Marchés publics > Sources des marchés publics > Jurisprudence

CAA Douai, 10 mai 2007, n° 06DA00353, Commune de Maromme c/ Société xxx

http://www.legifrance.gouv.fr/WAspad/Visu?cid=272219&indice=1&table=JADE&ligneDeb=1

Le titulaire d'un marché public est tenu, en vertu des stipulations du contrat de garantir les prestations prévues dans ce dernier et notamment de garantir le caractère opérationnel des prestations fournies. Le titulaire a au moins une obligation de moyens et de respect des règles de l'art de la matière.

Le juge administratif sanctionne l'acheteur pour son « imprudence en n’hésitant pas à signer un contrat dont les subtilités des clauses pouvaient être sujettes à interprétation ».

Le juge refuse de prononcer l’annulation du contrat au motif que le montant total aurait, pour son exécution, dépassé un seuil de procédure à partir du moment où l'estimation est sincère au moment de la procédure de passation.

Cet arrêt, qui s’applique à un contrat informatique passé entre une commune et un prestataire de services, est particulièrement intéressant car il concerne d’une part, un domaine très technique donc présentant quasi-inévitablement des aléas à l’exécution, et d’autre part un contexte contractuel généralement défavorable à l’acheteur dans ce domaine.

La situation rencontrée est courante ; elle est bien connue des services utilisateurs ainsi que des services juridiques et informatiques notamment dans les collectivités territoriales.

Le dénouement de l’affaire ne manquera cependant pas de semer l’inquiétude chez les prestataires de services informatiques habitués à opposer, lors de l’exécution du contrat, l’absence de spécifications très détaillées dans les cahiers des charges.

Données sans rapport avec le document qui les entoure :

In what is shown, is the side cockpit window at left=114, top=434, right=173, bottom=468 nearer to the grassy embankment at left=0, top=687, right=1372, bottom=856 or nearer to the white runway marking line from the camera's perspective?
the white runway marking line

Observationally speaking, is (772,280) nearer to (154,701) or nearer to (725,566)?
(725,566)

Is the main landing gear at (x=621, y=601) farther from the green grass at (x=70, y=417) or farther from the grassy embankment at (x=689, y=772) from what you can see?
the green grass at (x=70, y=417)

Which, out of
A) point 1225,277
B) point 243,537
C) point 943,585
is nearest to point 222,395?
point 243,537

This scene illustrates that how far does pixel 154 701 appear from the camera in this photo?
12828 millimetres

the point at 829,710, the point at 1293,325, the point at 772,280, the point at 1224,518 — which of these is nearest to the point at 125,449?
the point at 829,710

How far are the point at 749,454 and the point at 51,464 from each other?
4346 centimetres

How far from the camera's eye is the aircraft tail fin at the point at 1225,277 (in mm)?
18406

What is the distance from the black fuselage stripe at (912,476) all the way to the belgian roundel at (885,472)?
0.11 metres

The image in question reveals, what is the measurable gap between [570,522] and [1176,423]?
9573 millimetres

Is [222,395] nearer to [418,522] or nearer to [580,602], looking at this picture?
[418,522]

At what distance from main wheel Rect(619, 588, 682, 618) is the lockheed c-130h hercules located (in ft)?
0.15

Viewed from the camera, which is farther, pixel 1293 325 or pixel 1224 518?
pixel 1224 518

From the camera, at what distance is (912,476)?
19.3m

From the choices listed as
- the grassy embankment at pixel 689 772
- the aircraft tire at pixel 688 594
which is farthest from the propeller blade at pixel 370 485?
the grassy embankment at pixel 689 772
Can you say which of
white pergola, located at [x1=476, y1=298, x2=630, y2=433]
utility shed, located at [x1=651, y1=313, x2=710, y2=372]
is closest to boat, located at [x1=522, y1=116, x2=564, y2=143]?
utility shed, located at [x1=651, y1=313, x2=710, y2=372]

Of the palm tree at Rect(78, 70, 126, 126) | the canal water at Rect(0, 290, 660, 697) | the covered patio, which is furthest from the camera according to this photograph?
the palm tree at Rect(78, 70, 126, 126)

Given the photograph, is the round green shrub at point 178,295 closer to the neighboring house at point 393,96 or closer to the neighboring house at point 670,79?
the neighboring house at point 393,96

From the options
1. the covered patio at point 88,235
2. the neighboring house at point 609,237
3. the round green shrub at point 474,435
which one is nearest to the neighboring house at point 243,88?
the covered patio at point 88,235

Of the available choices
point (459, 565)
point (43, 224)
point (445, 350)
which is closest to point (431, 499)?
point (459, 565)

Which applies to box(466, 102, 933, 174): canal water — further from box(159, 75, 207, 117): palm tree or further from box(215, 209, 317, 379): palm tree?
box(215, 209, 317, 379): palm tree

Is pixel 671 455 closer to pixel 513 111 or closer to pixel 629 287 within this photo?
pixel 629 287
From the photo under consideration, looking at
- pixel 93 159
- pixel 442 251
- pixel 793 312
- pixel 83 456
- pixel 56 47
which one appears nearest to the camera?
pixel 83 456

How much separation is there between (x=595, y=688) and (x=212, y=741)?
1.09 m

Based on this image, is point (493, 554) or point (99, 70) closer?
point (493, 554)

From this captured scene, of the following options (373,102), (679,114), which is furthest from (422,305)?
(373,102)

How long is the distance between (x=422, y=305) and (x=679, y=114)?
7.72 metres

La référence aux « règles de l’art » fait son apparition, probablement pour la première fois, dans la jurisprudence relative aux marchés publics d’informatique.

Il est à remarquer dans l’arrêt qu’aucun contrat de maintenance n’était attaché au contrat initial plaçant ainsi la commune dans une situation de totale dépendance par rapport au prestataire à la fin de l’exécution du contrat.

Une question intéressante à se poser alors est la suivante : Si les relations entre la commune et le prestataire ne s’étaient pas améliorées à l’issue du contrat, cette dernière aurait elle encore eu le droit d’utiliser les progiciels intégrés au système ? Rien n’est moins sur. Les collectivités notamment, sont depuis quelques années régulièrement confrontées à la limitation dans le temps des droits d’usage ; beaucoup savent qu’au terme du contrat souscrit elles ne pourront plus utiliser les progiciels concernés. Ce type de situation a déjà été traité par le juge administratif en appel pour l’instant. Les acheteurs concernés peuvent lire les pertinentes mais néanmoins classiques mises en garde effectuées sur le site Internet achapublic.com (« Droits d’utilisation des logiciels : alerte sur les fins de contrats », 25 octobre 2007) et les informations relatives au futur arrêt du Conseil d’Etat opposant un grand constructeur informatique à l’agence de l’eau Loire-Bretagne.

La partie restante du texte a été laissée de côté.